Things to do:
1. In the forum thread about non-animated movies with furries, what does Ty Vulpine say happens to Howard in Howard the Duck?
2. List the author of each post in the forum thread about non-animated movies with furries, in the order the posts appear.
3. Proceed with the forum thread about non-animated movies with furries, starting from the point where it stops.

Source extract:
- - -

# None animated movies with furries.



## ADF (Jan 2, 2009)

Name them if you know them.

The kangaroo morphs in Tank Girl.







I'm sure I know allot more but this is all I can recall at the moment.


----------



## Ty Vulpine (Jan 2, 2009)

Howard the Duck. *runs*


----------



## ADF (Jan 2, 2009)

Ty Vulpine said:


> Howard the Duck. *runs*


I'm surprised someone remembers that, I was in primary school when that came out.






Cannot remember the story of the movie though.


----------



## Ty Vulpine (Jan 2, 2009)

ADF said:


> I'm surprised someone remembers that, I was in primary school when that came out.
> 
> 
> 
> ...



Howard was pulled to Earth from his own "Duck World" and tries to find a way back home.


----------



## ADF (Jan 2, 2009)

- - -

(Records from a data collection)

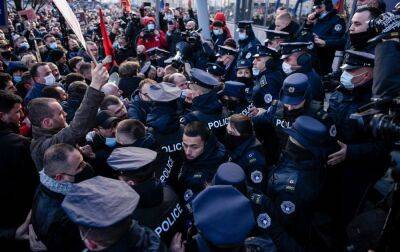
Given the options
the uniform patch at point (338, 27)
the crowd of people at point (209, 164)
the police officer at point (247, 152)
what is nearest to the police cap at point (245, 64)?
the crowd of people at point (209, 164)

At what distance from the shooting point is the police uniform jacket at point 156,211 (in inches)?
89.0

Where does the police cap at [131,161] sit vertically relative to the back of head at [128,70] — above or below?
above

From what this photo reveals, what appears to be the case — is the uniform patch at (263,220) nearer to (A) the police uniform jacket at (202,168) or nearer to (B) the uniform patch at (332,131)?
(A) the police uniform jacket at (202,168)

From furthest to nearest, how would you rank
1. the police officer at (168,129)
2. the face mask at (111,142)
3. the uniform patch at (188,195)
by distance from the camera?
the face mask at (111,142) → the police officer at (168,129) → the uniform patch at (188,195)

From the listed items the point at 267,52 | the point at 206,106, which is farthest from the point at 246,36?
the point at 206,106

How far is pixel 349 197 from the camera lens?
146 inches

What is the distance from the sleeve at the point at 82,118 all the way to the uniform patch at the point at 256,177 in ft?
5.24

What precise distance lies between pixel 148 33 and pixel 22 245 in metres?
7.91

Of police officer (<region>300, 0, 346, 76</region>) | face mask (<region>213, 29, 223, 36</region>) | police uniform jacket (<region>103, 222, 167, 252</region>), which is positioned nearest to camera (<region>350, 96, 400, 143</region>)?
police uniform jacket (<region>103, 222, 167, 252</region>)

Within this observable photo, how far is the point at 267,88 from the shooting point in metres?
4.67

- - -

Responses for each task:
1. Howard is pulled to Earth from his own "Duck World" and tries to find a way back home.

2. ADF, Ty Vulpine, ADF, Ty Vulpine, ADF

3.
Wiki says 1986, ok then it came out when I was born and I saw a book of the film in primary. Long time ago, fuzzy memory.


----------



## alaskawolf (Jan 2, 2009)

http://www.thedougjonesexperience.com/Warriorsofvirtue.htm


----------



## WolfoxOkamichan (Jan 2, 2009)

Ah, Howard the Duck.

A.k.a. Duck-Tits! Woo-hoo!


----------



## Alchera (Jan 3, 2009)

WolfoxOkamichan said:


> Ah, Howard the Duck.
> 
> A.k.a. Duck-Tits! Woo-hoo!



I was going to quote that if no one did. Seconded!


----------



## Tabr (Jan 3, 2009)

The Kilrathi in the Wing Commander movie. Though perhaps its best we never talk about that movie.


----------



## Kajet (Jan 3, 2009)

Return of the Jedi?


----------



## Vore Writer (Jan 3, 2009)

The first three TMNT movies.


----------



## lupinealchemist (Jan 3, 2009)

Meet the Feebles


----------



## CBtheLombax (Jan 5, 2009)

How about the old Robin Hood cartoon?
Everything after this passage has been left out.